I just finished grading a set of assignments, and one student lost 30 points simply because she missed deadlines. That’s all. The work itself was pretty solid. But because she failed to meet two different deadlines, her grade suffered immensely. It was honestly painful for me to apply the deductions, but I had to. For several reasons that I’ll explain in a moment.
Now, before I get the reaction that I’m too much a stickler (I had something else written here first), let me provide some context.
Students know due dates way in advance. I provide my students with the entire term’s schedule on the first day of classes, and it’s rare that I make adjustments. That means, students know from day one when all of their tasks and assignments are due.
It’s always the same days. I also limit due days to just two days a week. Students only submit assignments on either Thursdays or Sundays, so when those days come around, that should be a trigger to check the schedule. And, every week there is something due.
They receive lots of reminders. I send out weekly emails to my students that list their tasks for the week and the dates they’re due. This term, I’ve actually sent out additional emails in case I’m not seeing the kind of activity I should the day before a deadline.
I give extensions. There were two parts to this particular assignment (an online presentation). The first was submitting their own presentation. The second was submitting a peer review the following week. Every student has the option to use a one-time extension on an assignment, as long as they let me know in advance they’ll be using it and indicate that in the submission. On the second half, I sent out a reminder to complete the peer review and gave an extra day to complete it.
All of this is to say, I don’t expect students to maintain their schedules without any prompting. I’ve been around the block a few times. My face-to-face students get prompted every time we meet, so I guide my online students through deadlines in the same way.
But, that doesn’t mean I’ll put everything on hold for them. The course will go on, so as an online learner, you must be committed to managing your calendar and keeping up with the due dates.

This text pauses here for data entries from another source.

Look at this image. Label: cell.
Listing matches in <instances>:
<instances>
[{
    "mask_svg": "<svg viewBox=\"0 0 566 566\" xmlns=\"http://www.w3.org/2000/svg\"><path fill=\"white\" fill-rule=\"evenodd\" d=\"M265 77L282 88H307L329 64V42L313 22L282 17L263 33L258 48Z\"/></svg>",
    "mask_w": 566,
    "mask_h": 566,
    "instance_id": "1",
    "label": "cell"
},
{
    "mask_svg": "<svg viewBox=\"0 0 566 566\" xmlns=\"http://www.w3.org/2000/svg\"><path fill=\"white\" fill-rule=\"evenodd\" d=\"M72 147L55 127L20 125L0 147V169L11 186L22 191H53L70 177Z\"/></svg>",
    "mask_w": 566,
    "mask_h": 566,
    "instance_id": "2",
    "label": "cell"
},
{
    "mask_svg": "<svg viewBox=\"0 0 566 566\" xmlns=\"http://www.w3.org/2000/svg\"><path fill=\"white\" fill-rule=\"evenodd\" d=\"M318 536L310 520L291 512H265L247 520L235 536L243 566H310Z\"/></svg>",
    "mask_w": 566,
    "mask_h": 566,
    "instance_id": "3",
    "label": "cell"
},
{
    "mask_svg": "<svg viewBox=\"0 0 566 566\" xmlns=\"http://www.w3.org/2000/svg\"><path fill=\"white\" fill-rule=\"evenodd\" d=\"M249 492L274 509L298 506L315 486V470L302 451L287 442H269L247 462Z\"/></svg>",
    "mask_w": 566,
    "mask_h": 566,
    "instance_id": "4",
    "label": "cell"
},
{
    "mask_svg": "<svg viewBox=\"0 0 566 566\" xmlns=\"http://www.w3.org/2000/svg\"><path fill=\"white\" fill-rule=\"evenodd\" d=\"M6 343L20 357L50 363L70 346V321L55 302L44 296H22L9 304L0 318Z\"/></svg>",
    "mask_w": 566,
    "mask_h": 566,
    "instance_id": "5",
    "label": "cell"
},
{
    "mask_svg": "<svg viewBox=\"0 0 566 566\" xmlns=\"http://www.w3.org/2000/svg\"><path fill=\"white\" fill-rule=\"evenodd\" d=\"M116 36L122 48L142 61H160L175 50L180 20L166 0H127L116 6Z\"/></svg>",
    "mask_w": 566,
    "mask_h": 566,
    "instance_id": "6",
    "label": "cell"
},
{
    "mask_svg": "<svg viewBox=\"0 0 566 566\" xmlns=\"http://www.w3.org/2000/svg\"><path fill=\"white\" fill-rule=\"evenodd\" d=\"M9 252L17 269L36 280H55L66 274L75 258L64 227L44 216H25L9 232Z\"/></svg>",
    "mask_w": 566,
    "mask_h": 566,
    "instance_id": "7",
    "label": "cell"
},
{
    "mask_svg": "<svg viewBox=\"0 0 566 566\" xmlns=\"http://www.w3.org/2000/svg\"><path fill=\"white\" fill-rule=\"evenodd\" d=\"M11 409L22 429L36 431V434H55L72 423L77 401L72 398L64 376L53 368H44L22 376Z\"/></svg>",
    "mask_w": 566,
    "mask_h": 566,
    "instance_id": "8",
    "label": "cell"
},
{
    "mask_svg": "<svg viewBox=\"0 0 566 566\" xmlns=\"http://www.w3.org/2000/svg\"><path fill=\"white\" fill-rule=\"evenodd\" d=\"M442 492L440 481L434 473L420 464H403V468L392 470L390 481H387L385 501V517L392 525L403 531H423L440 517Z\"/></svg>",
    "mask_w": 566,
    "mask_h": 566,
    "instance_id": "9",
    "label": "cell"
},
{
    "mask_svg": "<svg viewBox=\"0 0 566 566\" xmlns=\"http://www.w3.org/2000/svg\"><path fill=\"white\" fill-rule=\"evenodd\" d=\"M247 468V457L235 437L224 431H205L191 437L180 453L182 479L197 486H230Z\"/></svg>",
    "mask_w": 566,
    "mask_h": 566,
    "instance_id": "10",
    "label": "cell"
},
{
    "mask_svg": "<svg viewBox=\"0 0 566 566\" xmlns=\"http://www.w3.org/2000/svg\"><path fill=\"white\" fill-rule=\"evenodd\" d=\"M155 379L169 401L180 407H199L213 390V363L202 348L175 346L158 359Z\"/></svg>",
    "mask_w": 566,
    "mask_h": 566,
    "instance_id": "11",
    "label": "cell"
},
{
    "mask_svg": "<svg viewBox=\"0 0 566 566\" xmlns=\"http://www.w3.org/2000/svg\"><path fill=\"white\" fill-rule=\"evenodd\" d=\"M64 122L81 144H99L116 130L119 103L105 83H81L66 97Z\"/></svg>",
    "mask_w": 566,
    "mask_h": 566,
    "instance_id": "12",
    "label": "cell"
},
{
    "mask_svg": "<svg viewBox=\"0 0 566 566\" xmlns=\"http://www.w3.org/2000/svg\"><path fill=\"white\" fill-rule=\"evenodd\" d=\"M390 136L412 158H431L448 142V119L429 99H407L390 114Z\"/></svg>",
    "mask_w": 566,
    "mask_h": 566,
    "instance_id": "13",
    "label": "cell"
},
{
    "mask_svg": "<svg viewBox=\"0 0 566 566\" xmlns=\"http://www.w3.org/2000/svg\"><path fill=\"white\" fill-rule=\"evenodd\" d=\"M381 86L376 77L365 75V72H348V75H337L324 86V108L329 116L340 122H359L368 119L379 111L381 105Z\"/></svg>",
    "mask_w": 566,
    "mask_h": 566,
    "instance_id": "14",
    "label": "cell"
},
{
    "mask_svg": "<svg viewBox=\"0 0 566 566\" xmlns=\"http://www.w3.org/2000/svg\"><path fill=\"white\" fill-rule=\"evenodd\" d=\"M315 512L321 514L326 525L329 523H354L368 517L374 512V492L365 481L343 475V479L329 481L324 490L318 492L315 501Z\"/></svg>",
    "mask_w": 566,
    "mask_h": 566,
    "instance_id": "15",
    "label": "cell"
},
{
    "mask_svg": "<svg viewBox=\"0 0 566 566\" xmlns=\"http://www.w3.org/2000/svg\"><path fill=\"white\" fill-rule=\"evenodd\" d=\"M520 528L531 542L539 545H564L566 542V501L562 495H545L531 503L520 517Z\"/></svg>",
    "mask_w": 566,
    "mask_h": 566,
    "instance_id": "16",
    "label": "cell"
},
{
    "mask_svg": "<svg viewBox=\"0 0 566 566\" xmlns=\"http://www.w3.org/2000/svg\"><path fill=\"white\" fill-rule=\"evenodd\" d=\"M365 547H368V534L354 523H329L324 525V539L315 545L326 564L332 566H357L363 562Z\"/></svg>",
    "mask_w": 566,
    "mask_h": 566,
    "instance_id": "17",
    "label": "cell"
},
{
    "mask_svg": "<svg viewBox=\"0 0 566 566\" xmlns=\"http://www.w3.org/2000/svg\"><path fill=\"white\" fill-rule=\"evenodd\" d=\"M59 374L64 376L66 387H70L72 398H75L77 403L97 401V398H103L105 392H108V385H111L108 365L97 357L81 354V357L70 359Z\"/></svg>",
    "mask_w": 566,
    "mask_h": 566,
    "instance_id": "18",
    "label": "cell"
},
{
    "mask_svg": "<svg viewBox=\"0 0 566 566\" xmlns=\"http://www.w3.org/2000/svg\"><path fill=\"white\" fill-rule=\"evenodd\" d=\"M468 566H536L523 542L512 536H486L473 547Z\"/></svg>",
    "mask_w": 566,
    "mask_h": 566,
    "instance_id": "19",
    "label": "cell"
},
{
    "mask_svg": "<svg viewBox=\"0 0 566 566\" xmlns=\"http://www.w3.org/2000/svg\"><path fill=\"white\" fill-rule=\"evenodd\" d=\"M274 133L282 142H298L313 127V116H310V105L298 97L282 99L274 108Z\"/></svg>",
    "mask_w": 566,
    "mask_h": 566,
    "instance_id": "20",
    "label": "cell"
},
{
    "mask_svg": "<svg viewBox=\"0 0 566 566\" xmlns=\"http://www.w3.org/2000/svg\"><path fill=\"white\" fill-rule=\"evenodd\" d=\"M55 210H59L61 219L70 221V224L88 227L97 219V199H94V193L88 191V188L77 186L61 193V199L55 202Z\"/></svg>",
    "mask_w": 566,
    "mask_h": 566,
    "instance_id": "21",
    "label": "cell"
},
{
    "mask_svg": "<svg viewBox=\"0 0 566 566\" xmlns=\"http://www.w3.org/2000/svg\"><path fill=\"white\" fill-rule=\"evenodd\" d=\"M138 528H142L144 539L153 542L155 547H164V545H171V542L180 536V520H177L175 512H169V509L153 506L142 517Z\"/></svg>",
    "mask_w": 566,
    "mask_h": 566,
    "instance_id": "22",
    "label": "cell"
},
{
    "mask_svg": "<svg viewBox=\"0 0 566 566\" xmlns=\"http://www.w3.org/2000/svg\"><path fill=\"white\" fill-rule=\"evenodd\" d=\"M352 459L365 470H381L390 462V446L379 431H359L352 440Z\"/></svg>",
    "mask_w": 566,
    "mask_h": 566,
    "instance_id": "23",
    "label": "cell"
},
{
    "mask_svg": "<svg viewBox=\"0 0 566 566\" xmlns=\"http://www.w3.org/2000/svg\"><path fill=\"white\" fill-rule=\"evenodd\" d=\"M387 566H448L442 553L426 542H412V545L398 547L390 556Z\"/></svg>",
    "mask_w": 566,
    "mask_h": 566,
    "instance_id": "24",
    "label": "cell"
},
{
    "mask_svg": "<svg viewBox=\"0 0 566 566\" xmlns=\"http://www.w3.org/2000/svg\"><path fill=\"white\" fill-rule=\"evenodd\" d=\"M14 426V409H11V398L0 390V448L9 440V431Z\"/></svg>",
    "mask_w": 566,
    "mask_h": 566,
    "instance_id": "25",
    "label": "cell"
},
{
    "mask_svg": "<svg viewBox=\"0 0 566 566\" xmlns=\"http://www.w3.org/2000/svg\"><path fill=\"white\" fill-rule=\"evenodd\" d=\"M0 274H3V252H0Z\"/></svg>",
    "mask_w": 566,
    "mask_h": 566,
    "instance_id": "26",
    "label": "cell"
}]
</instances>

So, why not just cut her some slack and give her the points whenever she completes it? Because as her teacher, I’m preparing her for professional employment—in whatever form that looks like—so it’s my responsibility to make sure I teach students that deadlines exist for a reason and here are a few…
Deadlines create a fair playing field. It’s not fair of me to hold others to deadlines, those who do manage to work their required tasks into their already busy lives and complete them on time, but then allow others to complete work when it’s convenient or when they remember.
At some point you will come across an inflexible deadline. It might even be that you’re required clock in at 8:00 am. Not 8:03. Not 8:07. 8:00. I’ve worked for those places. If you clock in three minutes late, you’re sitting down with a supervisor having an awkward conversation. And if it happens a few times, you’re not clocking in there at all anymore. Grant writers know all too well that deadlines are brutal. We can all tell you stories of deadlines for applications passing without any wiggle room. I’ve even been standing at a desk signing off on a submission at the 11:59 minute and seen someone else walk in behind me only to be turned away because the clock ticked over to 12:01. The deadline-driven world is a harsh one. You have to start preparing sometime.
I schedule my time like everyone else. I work full time in addition to teaching which means my time is scheduled into blocks. Each week and day I know how much time I need to complete a set of grading, or writing, or editing. So, I set aside that time to complete that task. When your piece comes in after that block of time is gone, I now have to adjust all of my other blocks to work in that missing piece. The bottom line, you’re inconveniencing me and every other person involved in every other task that I need to complete when I need that extra time to devote to your tardiness.
Okay, so I think I’ve made the point. Online students, you need to manage your time and know your deadlines. So, how do you do it? Here are just a few tips and tools:
- Check your email…at least every other day if not every day. Every online instructor will communicate with you via email (whether school or personal). You have to be committed to checking that every day.
- Don’t just print the calendar. Online courses are living ecologies. As a student, you are part of a system of people, activities, tools, all working inter-dependently together. That means you cannot be a passive participant, print the calendar on the first day, and walk away, only checking in to submit your work. You’re a member of a community that needs your contributions, as well, to continue working toward that end goal of completing the course. You need to actively engage and contribute—on time.
- Get your calendar organized. Here are a few free tools to help you:
Try one until you find one that works.
Online learning is not for the lazy. It’s not for the “I-just-want-an-easy-A” student. And, it’s not for the “I-just-keep-forgetting-to-log-in” learner. Online coursework is for the deadline-driven, self-motivated, stay-on-top-of-it student. Please don’t lose points just because you didn’t log in, check your calendar, or stay organized. Your success depends on you doing all those things—and I want you to succeed.